SOURCE TEXT:
= Beginning of Section =
Next, we detected expression of SRPK1 and SRPK2 mRNAs in Huh7 cell lines using RT-PCR. As shown in Fig. 2C, both SRPK1 and SRPK2 mRNAs were detectable in Huh7 cells. Next, we assessed the effects of SRPIN340 on replication of the HCV genotype 1b and 2a replicons. SRPIN340 was added to HCV replicon-expressing cells, Huh7/Rep-Feo-1b and Huh7/Rep-Feo-2a. After 48 h of incubation, expression levels of the HCV replicons were measured by luciferase assay. SRPIN340 suppressed HCV 1b and 2a replication in a dose-dependent manner (Fig. 3 A). The 50% effective concentrations (EC50) for the HCV 1b and 2a replicons were 4.7 μM and 15.8 μM, respectively. In contrast, SRPIN614, which did not possess SRPK inhibitory activity, did not suppress expression of the replicon even at a concentration of 100 μM. MTS-mediated cell viability assays showed no significant effects of SRPIN340 or SRPIN614 (Fig. 3B). Similarly, we assessed the effect by Western blotting. SRPIN340 suppressed cellular HCV NS5A protein expression levels in a dose-dependent manner (Fig. 3C). SRPIN340 showed no effect on EMCV-IRES-mediated protein expression (Fig. 3D). These results indicated that the SRPK inhibitor had specific suppressive effects on HCV subgenomic replication and that these effects are not due to cytotoxicity.
= End of Section =
SOURCE MATERIAL:
= Beginning of Section =
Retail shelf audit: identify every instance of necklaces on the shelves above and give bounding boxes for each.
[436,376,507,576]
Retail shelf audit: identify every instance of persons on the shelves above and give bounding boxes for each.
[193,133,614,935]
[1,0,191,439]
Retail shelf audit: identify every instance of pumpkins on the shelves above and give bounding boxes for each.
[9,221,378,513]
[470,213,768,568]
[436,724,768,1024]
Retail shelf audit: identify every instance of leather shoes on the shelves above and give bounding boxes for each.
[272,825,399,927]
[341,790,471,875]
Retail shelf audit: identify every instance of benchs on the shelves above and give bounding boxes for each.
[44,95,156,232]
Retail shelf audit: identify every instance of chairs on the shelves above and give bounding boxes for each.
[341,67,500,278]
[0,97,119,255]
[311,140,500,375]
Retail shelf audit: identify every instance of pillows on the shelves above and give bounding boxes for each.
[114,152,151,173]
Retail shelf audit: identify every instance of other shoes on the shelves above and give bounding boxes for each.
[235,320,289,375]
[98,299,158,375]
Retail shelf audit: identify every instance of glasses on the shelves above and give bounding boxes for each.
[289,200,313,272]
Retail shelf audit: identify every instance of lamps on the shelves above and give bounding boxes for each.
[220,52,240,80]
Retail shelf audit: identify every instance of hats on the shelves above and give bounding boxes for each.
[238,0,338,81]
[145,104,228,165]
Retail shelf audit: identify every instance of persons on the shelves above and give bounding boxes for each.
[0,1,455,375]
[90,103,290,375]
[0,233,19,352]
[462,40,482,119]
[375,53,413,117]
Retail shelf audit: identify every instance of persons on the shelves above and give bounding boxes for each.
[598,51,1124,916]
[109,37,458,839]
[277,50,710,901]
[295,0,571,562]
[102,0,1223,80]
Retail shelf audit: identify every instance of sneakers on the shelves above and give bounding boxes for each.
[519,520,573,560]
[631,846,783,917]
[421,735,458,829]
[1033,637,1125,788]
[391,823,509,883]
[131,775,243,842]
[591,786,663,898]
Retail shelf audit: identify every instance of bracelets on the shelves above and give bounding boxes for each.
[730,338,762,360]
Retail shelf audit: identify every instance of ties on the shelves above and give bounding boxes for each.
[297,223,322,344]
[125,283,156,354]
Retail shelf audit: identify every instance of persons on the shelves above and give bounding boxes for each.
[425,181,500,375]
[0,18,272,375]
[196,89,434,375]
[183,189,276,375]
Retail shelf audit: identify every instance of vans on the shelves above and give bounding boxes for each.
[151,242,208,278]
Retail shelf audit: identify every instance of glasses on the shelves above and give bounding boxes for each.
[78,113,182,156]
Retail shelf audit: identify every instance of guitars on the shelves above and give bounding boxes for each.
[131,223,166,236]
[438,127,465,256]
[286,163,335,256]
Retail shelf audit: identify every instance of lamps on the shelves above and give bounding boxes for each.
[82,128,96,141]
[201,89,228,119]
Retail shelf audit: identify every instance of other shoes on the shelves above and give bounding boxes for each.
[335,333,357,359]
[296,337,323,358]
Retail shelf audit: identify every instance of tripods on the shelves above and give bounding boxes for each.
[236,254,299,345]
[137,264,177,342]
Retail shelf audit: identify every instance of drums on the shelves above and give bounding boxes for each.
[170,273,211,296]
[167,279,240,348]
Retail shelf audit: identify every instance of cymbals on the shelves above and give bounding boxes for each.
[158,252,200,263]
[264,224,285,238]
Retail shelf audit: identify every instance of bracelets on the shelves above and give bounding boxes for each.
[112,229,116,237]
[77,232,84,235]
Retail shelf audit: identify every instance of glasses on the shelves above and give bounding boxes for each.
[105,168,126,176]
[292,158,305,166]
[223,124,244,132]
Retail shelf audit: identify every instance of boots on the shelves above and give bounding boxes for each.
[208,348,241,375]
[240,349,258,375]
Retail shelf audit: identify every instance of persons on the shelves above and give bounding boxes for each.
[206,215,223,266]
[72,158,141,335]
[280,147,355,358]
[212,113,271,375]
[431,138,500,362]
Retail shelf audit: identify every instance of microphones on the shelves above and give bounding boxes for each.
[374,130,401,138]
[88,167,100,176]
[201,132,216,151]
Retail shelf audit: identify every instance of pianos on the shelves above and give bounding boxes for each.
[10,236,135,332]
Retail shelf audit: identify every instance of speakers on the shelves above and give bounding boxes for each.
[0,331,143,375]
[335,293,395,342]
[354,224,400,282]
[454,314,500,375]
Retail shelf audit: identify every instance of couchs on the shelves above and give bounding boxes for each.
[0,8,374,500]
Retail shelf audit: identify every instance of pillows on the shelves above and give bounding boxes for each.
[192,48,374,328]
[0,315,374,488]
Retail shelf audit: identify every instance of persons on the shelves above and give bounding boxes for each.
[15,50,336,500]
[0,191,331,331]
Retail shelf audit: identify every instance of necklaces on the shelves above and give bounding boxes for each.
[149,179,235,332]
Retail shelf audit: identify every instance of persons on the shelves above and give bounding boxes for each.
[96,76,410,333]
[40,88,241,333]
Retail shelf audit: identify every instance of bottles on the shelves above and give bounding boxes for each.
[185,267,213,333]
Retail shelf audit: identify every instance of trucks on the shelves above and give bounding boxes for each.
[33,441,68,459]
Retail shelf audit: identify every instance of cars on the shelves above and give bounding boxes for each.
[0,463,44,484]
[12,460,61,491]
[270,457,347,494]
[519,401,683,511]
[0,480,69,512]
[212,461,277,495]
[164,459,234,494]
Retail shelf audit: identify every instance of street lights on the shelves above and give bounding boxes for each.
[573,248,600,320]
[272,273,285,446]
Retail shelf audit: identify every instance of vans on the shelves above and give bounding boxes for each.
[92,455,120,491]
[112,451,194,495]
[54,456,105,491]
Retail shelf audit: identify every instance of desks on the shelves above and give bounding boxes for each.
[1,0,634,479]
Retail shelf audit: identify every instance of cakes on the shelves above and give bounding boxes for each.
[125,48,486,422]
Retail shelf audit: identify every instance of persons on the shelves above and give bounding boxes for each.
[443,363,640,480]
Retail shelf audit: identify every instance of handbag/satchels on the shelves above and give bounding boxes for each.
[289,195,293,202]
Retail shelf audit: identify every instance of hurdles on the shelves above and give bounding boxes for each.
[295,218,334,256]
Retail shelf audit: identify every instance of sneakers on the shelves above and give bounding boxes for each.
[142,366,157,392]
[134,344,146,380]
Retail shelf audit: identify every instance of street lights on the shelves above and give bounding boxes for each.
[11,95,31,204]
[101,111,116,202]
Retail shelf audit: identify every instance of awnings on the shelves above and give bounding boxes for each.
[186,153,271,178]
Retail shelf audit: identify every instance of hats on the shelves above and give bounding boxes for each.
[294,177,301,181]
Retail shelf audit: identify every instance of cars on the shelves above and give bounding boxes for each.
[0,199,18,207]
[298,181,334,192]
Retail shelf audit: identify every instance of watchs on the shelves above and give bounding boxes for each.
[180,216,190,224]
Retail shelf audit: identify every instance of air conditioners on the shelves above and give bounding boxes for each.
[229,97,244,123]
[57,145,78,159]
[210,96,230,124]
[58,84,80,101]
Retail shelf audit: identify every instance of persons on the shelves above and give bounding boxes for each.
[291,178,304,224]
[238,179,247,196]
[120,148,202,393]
= End of Section =
WHAT TO WORK ON:
Please give the 50% effective concentrations that the source text reports for the HCV 1b and 2a replicons. The records are separate material, unconnected to the source text.

TASK RESULT:
4.7 μM for the HCV 1b replicon and 15.8 μM for the HCV 2a replicon.